Theological Heritage

We here at Grace have what you could call a specific “theological heritage.” We’ll try to explain what we’ve inherited by highlighting various words and associated documents from history. 


The first word is biblical. Grace is biblical. And the document behind this is the Bible. The Bible was completed in the first century AD and represents God and the truths about and events of salvation recorded in its pages. This document directly influences everything we believe and do at Grace. If you ask us why about anything, ultimately the answer will be because of something in the Bible.


The second word is orthodox. The document to highlight is actually a group of documents produced in the 4th -8th centuries by four or seven councils (such as the Nicene Creed). These councils were gatherings of Christian leaders who represented the global church at the time, every Christian was represented at these meetings. And they produced documents recognizing what is called orthodoxy, orthodoxy. Orthodoxy is what must be believed if someone is to be saved, more or less. If you reject orthodoxy, called heresy, and know what you are rejecting, then you cannot be saved. For example, Arianism taught that Jesus was not God. Arianism was declared heresy in 325 by the Council of Nicea, from which we get our Nicene Creed. Grace is an orthodox church which we show through sharing the gospel of Jesus and sometimes reciting a creed such as the Nicene Creed.


The third word is reformed. And this doesn’t have any single document, although I will give one in a moment, but a single rally point.

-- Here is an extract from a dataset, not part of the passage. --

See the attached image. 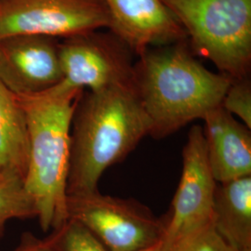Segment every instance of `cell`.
<instances>
[{"label": "cell", "mask_w": 251, "mask_h": 251, "mask_svg": "<svg viewBox=\"0 0 251 251\" xmlns=\"http://www.w3.org/2000/svg\"><path fill=\"white\" fill-rule=\"evenodd\" d=\"M51 234L58 251H109L85 225L73 219Z\"/></svg>", "instance_id": "15"}, {"label": "cell", "mask_w": 251, "mask_h": 251, "mask_svg": "<svg viewBox=\"0 0 251 251\" xmlns=\"http://www.w3.org/2000/svg\"><path fill=\"white\" fill-rule=\"evenodd\" d=\"M83 92L55 86L39 93L16 95L25 113L29 144L25 186L44 232L67 221L71 124Z\"/></svg>", "instance_id": "3"}, {"label": "cell", "mask_w": 251, "mask_h": 251, "mask_svg": "<svg viewBox=\"0 0 251 251\" xmlns=\"http://www.w3.org/2000/svg\"><path fill=\"white\" fill-rule=\"evenodd\" d=\"M109 24L102 0H0V39L18 35L69 38Z\"/></svg>", "instance_id": "6"}, {"label": "cell", "mask_w": 251, "mask_h": 251, "mask_svg": "<svg viewBox=\"0 0 251 251\" xmlns=\"http://www.w3.org/2000/svg\"><path fill=\"white\" fill-rule=\"evenodd\" d=\"M211 224L234 251H251V176L217 184Z\"/></svg>", "instance_id": "12"}, {"label": "cell", "mask_w": 251, "mask_h": 251, "mask_svg": "<svg viewBox=\"0 0 251 251\" xmlns=\"http://www.w3.org/2000/svg\"></svg>", "instance_id": "20"}, {"label": "cell", "mask_w": 251, "mask_h": 251, "mask_svg": "<svg viewBox=\"0 0 251 251\" xmlns=\"http://www.w3.org/2000/svg\"><path fill=\"white\" fill-rule=\"evenodd\" d=\"M13 251H58L55 246L53 236L50 233L48 237L40 239L33 233H25Z\"/></svg>", "instance_id": "18"}, {"label": "cell", "mask_w": 251, "mask_h": 251, "mask_svg": "<svg viewBox=\"0 0 251 251\" xmlns=\"http://www.w3.org/2000/svg\"><path fill=\"white\" fill-rule=\"evenodd\" d=\"M67 220L85 225L109 251H140L161 241L164 221L134 200L98 191L68 196Z\"/></svg>", "instance_id": "5"}, {"label": "cell", "mask_w": 251, "mask_h": 251, "mask_svg": "<svg viewBox=\"0 0 251 251\" xmlns=\"http://www.w3.org/2000/svg\"><path fill=\"white\" fill-rule=\"evenodd\" d=\"M232 80L206 69L183 41L149 49L133 65L132 85L156 139L221 106Z\"/></svg>", "instance_id": "2"}, {"label": "cell", "mask_w": 251, "mask_h": 251, "mask_svg": "<svg viewBox=\"0 0 251 251\" xmlns=\"http://www.w3.org/2000/svg\"><path fill=\"white\" fill-rule=\"evenodd\" d=\"M182 172L172 200L171 215L164 221L161 251L211 223L217 182L206 153L203 127L194 126L182 151Z\"/></svg>", "instance_id": "8"}, {"label": "cell", "mask_w": 251, "mask_h": 251, "mask_svg": "<svg viewBox=\"0 0 251 251\" xmlns=\"http://www.w3.org/2000/svg\"><path fill=\"white\" fill-rule=\"evenodd\" d=\"M221 106L251 128V84L248 76L232 80Z\"/></svg>", "instance_id": "16"}, {"label": "cell", "mask_w": 251, "mask_h": 251, "mask_svg": "<svg viewBox=\"0 0 251 251\" xmlns=\"http://www.w3.org/2000/svg\"><path fill=\"white\" fill-rule=\"evenodd\" d=\"M150 129L132 83L83 92L71 124L67 197L98 191L103 172L132 152Z\"/></svg>", "instance_id": "1"}, {"label": "cell", "mask_w": 251, "mask_h": 251, "mask_svg": "<svg viewBox=\"0 0 251 251\" xmlns=\"http://www.w3.org/2000/svg\"><path fill=\"white\" fill-rule=\"evenodd\" d=\"M131 51L111 34L97 33L65 38L59 45L63 90L90 91L132 83Z\"/></svg>", "instance_id": "7"}, {"label": "cell", "mask_w": 251, "mask_h": 251, "mask_svg": "<svg viewBox=\"0 0 251 251\" xmlns=\"http://www.w3.org/2000/svg\"><path fill=\"white\" fill-rule=\"evenodd\" d=\"M109 13V29L139 56L152 46L184 41L186 33L163 0H102Z\"/></svg>", "instance_id": "10"}, {"label": "cell", "mask_w": 251, "mask_h": 251, "mask_svg": "<svg viewBox=\"0 0 251 251\" xmlns=\"http://www.w3.org/2000/svg\"><path fill=\"white\" fill-rule=\"evenodd\" d=\"M140 251H161V243H156L155 245H153L152 247H149V248H147L145 250Z\"/></svg>", "instance_id": "19"}, {"label": "cell", "mask_w": 251, "mask_h": 251, "mask_svg": "<svg viewBox=\"0 0 251 251\" xmlns=\"http://www.w3.org/2000/svg\"><path fill=\"white\" fill-rule=\"evenodd\" d=\"M29 159L26 121L15 94L0 82V173L25 177Z\"/></svg>", "instance_id": "13"}, {"label": "cell", "mask_w": 251, "mask_h": 251, "mask_svg": "<svg viewBox=\"0 0 251 251\" xmlns=\"http://www.w3.org/2000/svg\"><path fill=\"white\" fill-rule=\"evenodd\" d=\"M168 251H235L218 233L211 223L175 243Z\"/></svg>", "instance_id": "17"}, {"label": "cell", "mask_w": 251, "mask_h": 251, "mask_svg": "<svg viewBox=\"0 0 251 251\" xmlns=\"http://www.w3.org/2000/svg\"><path fill=\"white\" fill-rule=\"evenodd\" d=\"M203 120L207 160L216 182L251 176V128L222 106Z\"/></svg>", "instance_id": "11"}, {"label": "cell", "mask_w": 251, "mask_h": 251, "mask_svg": "<svg viewBox=\"0 0 251 251\" xmlns=\"http://www.w3.org/2000/svg\"><path fill=\"white\" fill-rule=\"evenodd\" d=\"M191 45L232 79L248 76L251 63V0H163Z\"/></svg>", "instance_id": "4"}, {"label": "cell", "mask_w": 251, "mask_h": 251, "mask_svg": "<svg viewBox=\"0 0 251 251\" xmlns=\"http://www.w3.org/2000/svg\"><path fill=\"white\" fill-rule=\"evenodd\" d=\"M36 217V206L27 194L25 178L12 172L0 173V237L10 221Z\"/></svg>", "instance_id": "14"}, {"label": "cell", "mask_w": 251, "mask_h": 251, "mask_svg": "<svg viewBox=\"0 0 251 251\" xmlns=\"http://www.w3.org/2000/svg\"><path fill=\"white\" fill-rule=\"evenodd\" d=\"M55 38L18 35L0 39V82L15 95L50 90L62 80Z\"/></svg>", "instance_id": "9"}]
</instances>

This rally point is called the five solas. Regarding salvation, the five solas stated that the Bible is the sole authority of salvation, not the Bible and the church;  Jesus is the sole accomplisher of salvation, not Jesus and works; Saved people receive salvation through faith alone, not faith and works; Jesus gives salvation by grace alone, not grace plus merit; and God gets all the credit for our salvation. These are the fives solas that delineate what it means to be Reformed. Behind the word reformed is the word protestant. To be Reformed is to be a protestant particularly influenced by John Calvin and the subsequent Canons of Dort. 

The document I promised is called the Westminster Confession of Faith, which was written in the 1640s (in the building pictured above!) to give a detailed description of what we believe concerning the Bible, God, salvation, and the church. It is this where we will point you if you have questions about the Lord’s Supper or baptism. Or if you have questions about how to be saved, or what you should do after you’re saved.  


The fourth word is Presbyterian. And the document I could point you to is the Book of Church Order of our denomination, the Presbyterian Church in America. To be presbyterian means quite a bit, actually, but practically it means that the church does not have just one leader overlooking it spiritually. There are many elders within the local church, and in other churches who care about that church. This means that the pastor has a pastor himself. He has accountability and shepherding. Church unity and missional synergy are both made easy when in a denomination like the PCA. 


What about the tulip in the logo? Is Grace Dutch? 

No and yes and yes:

No, we are not ethnically Dutch. Many people in our church have no Dutch ancestors.

Yes, we are ministering to our area, which identifies as Dutch. Grace is located in Orange City, one of the most Dutch cities in North America.

Yes, our reformed heritage is largely Dutch. Here are two Dutch connections our theology has: 

  • First are Dutch documents such as the Canons of Dort. The Westminster Confession of Faith is an heir of the Canons of Dort. It would not be the same if Dort had not met before the Westminster Assembly. We at Grace are Calvinists in large part due to the impressive work in the Canons of Dort. 
  • Second is a handful of Dutch theologians, and I could actually name more than a handful. Louis Berkhoff, Herman Bavinck, Abraham Kuyper, G. C. Berkouwer, Herman Ridderbos, and Cornelius Van Til are all Dutch Reformed theologians that Grace and many pastors and churches in the PCA are unquestionably indebted to.